Staying Smoke Free After Hospital Discharge

Smokers admitted to U.S. hospitals can’t smoke during their stay and could use this time as an opportunity to quit, but few are able to stay smoke-free after returning home. Now a study done at Massachusetts General Hospital and published in the August 20th 2014 issue of JAMA describes a program that increased the proportion of hospitalized smokers who successfully quit smoking after discharge by more than 70 percent. The system used interactive voice response technology – automated telephone calls – to provide support and stop-smoking medication for three months after smokers left the hospital.
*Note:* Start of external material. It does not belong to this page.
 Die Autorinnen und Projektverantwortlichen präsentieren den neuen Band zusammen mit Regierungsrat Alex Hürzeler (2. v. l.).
A release from the hospital quotes Nancy Rigotti, MD, director of the Tobacco Research and Treatment Center at Massachusetts General Hospital (MGH) and the lead author of the report, as saying, “Most smokers want to quit, and being hospitalized gives them an opportunity to do so because they can’t smoke in the hospital. The health problems that led to the hospital admission can give them extra incentive to stop smoking. Many smokers get advice to quit in the hospital, but they are rarely connected to resources to help them stay quit when they return home.”

The sustained care program developed by the MGH team provides smokers with a series of interactive automated telephone calls beginning two days after discharge and up to three months’ supply of the patients’ choice of any FDA-approved stop-smoking medication. At each call, the automated system asked patients to indicate whether they were smoking, gave advice on staying smoke-free, encouraged the proper use of medication and offered medication refills. Participants requesting additional help received a call back from one of the program’s tobacco treatment counselors.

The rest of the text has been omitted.